My family consists on my wife (33), 4 beautiful daughters and a son. 2 daughters (19 and 16) are from my previous marriage my son (13) from second marriage, one daughter (13)from her first marriage and we have one together (2months) 2 daughters are with us in Johannesburg. Whilst it has it perks when you starting a family, as there are no outside influences. Let’s just say after 3 previous marriages, I met my true love, someone I can really commit to and see myself getting old with (and not I am not old yet). One major drawback I do not see all of my kids as often as I’d like

How did you and spouse meet? And how long are you together?

We met over the phone after my last divorce, spoke to her one Saturday evening because a friend decided that we need to meet. When I met her. The first time, face to face, I could not stop staring at her, I knew this woman was meant for me. This is the reason I have been put on earth. We have been together for 14 months and everyday gets better. We married just over a month after we first spoke. When you know…. you know.

How did the kids take the news that there are now more that will be joining the family?

They were nervously excited as it was so very quickly after my 3rd marriage. Her daughter was thrilled from the start.

What are your house rules?

We don’t have many. Keep your bedroom clean. Pick up after yourself and help out where you can, shared responsibilities….sometimes 🙂

How have you enforced the rules that are both suited to your parenting styles?

My wife is stricter having being raised very differently to me so she does most of the enforcing.
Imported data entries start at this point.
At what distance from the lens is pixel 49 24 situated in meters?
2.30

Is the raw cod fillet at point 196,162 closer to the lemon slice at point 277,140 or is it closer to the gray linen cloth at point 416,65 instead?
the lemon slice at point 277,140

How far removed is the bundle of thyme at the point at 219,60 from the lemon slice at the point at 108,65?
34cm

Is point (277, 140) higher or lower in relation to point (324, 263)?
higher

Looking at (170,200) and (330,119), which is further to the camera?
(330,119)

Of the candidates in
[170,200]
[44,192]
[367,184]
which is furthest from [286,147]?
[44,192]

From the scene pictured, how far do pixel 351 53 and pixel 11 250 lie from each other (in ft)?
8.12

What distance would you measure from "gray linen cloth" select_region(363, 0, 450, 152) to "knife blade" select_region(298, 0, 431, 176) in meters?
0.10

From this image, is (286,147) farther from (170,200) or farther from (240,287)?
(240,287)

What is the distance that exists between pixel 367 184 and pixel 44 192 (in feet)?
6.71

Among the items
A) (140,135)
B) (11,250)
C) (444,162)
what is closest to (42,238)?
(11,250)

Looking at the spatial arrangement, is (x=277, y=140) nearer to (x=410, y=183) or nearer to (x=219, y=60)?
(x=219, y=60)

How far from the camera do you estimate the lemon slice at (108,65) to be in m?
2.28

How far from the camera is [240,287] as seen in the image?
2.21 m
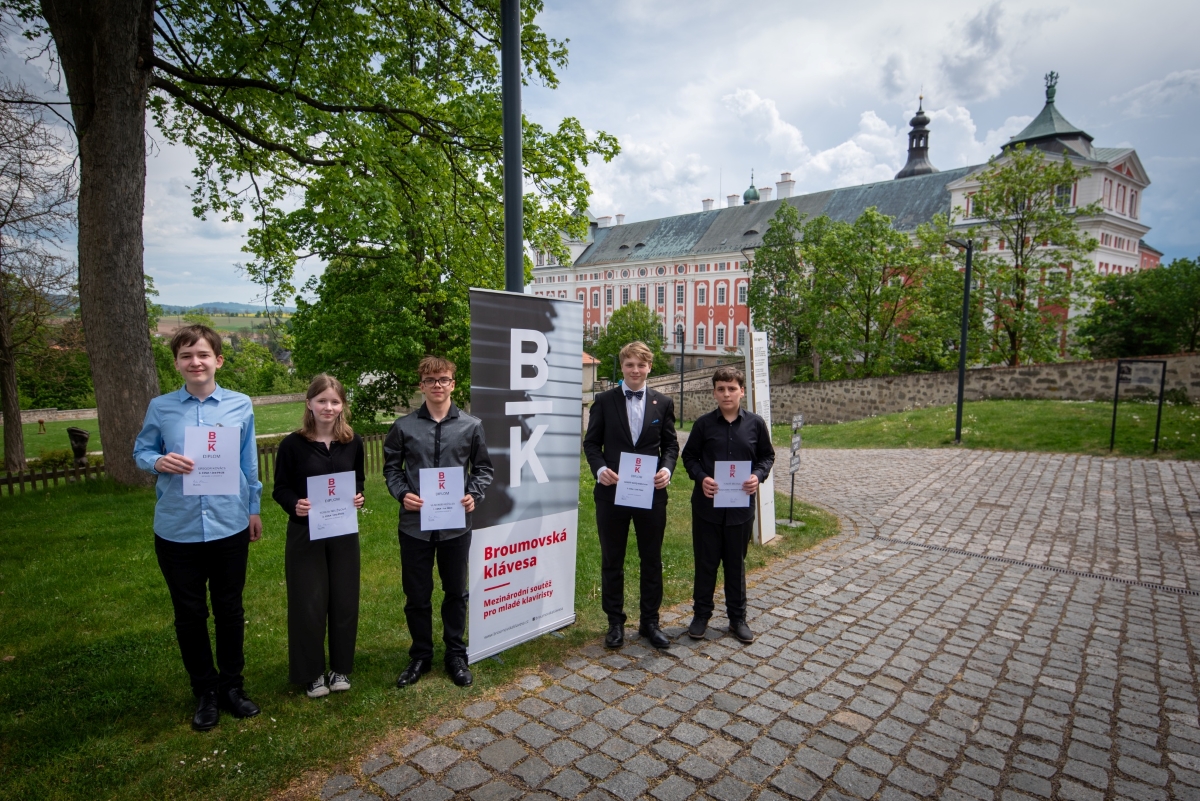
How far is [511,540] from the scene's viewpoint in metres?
4.53

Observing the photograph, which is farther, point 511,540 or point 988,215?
Answer: point 988,215

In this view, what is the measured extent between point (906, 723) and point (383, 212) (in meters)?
9.68

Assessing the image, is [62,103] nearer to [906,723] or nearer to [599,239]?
[906,723]

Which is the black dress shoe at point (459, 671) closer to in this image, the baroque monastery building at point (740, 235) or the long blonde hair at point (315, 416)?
the long blonde hair at point (315, 416)

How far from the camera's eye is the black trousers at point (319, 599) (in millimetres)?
3742

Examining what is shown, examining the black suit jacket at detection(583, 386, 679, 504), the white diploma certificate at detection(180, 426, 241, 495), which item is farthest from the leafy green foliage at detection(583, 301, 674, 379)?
the white diploma certificate at detection(180, 426, 241, 495)

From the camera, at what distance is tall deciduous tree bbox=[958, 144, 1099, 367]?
27.5 metres

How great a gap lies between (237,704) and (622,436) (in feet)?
9.61

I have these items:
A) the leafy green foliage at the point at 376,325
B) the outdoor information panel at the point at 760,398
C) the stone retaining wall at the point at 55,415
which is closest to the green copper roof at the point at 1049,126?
the leafy green foliage at the point at 376,325

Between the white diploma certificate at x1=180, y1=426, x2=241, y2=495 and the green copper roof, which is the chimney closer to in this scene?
the green copper roof

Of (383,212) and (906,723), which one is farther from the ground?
(383,212)

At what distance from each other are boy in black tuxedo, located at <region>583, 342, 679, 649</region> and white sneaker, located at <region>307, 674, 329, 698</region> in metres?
1.97

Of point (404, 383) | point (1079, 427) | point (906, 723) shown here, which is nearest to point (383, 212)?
point (906, 723)

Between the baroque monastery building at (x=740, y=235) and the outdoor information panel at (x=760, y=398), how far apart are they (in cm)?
3680
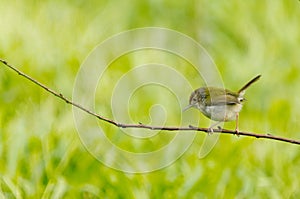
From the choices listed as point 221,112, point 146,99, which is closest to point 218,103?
point 221,112

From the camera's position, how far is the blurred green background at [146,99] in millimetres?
4816

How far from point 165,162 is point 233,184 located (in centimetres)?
41

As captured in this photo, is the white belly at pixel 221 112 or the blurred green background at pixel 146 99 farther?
the blurred green background at pixel 146 99

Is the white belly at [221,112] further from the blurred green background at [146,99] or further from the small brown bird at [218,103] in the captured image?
the blurred green background at [146,99]

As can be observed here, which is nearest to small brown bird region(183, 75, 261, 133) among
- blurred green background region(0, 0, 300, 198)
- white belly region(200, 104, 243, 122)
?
white belly region(200, 104, 243, 122)

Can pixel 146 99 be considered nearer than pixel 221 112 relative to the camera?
No

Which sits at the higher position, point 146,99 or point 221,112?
point 146,99

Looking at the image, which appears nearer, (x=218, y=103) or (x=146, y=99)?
(x=218, y=103)

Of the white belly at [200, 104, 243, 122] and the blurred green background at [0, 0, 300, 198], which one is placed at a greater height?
the blurred green background at [0, 0, 300, 198]

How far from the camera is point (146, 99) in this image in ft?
20.7

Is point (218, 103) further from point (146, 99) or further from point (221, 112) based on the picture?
point (146, 99)

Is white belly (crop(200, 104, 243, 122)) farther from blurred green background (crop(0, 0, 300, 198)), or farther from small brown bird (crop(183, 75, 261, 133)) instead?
blurred green background (crop(0, 0, 300, 198))

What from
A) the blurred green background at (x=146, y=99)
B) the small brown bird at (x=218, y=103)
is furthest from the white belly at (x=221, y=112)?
the blurred green background at (x=146, y=99)

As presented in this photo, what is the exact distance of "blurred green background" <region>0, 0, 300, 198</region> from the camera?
4816 millimetres
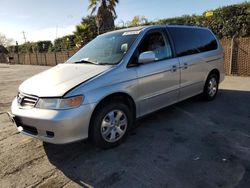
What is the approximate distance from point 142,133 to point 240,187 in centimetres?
188

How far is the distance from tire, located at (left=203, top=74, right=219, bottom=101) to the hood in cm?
298

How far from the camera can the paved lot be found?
281 cm

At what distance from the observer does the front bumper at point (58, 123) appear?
300cm

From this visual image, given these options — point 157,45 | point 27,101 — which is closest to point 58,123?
point 27,101

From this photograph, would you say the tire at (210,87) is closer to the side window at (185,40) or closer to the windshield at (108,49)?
the side window at (185,40)

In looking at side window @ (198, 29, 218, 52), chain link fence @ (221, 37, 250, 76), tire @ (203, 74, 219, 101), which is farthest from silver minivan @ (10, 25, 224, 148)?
chain link fence @ (221, 37, 250, 76)

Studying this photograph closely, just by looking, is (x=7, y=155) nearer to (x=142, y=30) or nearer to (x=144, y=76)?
(x=144, y=76)

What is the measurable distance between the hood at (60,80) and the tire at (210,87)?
9.79 ft

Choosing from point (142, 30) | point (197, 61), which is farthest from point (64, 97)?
point (197, 61)

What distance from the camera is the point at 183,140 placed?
379 cm

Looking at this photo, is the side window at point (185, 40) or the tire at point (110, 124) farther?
the side window at point (185, 40)

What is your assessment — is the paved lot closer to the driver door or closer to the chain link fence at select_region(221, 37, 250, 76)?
the driver door

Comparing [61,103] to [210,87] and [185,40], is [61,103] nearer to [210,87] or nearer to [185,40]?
[185,40]

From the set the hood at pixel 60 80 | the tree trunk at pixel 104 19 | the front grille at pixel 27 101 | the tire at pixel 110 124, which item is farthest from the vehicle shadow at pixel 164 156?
the tree trunk at pixel 104 19
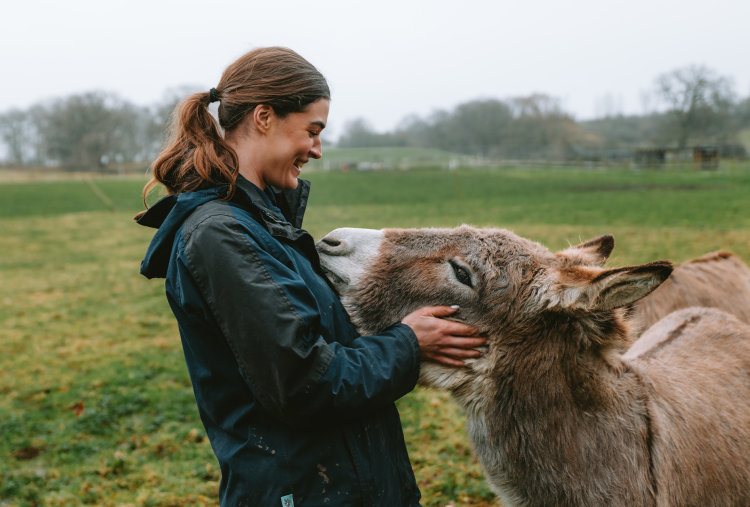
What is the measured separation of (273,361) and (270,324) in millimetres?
119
I try not to be too strict as the daughter living with us is goofy and free spirited and she did move all of the way from CT.

How do you combine what is important to both of you?

Due to us still being ‘new’ we are learning about each other, but definitely working towards fulfilment, it can become difficult when 2 people raised very differently come together. She often tells me we balance each other out. I’m the calm to her storm and she is the logic to my emotion heheh

How do you resolve conflict in the family?

We try to talk it out. Sometimes we write down talking points so we don’t stray from the topics. I am someone I will hold back what I really want to ask, whereas she calls a spade a spade.

What things are you doing as a family that helps the bonding process?

Right now, we spending time at home as baby is only 2 months, but that will change very soon. Going to gym doesn’t count because the 13 year old daughter staying with us, feels the need to chill after a hard day at school. Hopefully she will join us at least sometimes.

What do guys do as a couple that keeps those romantic fires burning?

Baby is 2 months, so it is hard to get alone time but it doesn’t mean I don’t love my wife less. So right now, we have a coffee at the gym, just so we can catch up or watch a movie at home.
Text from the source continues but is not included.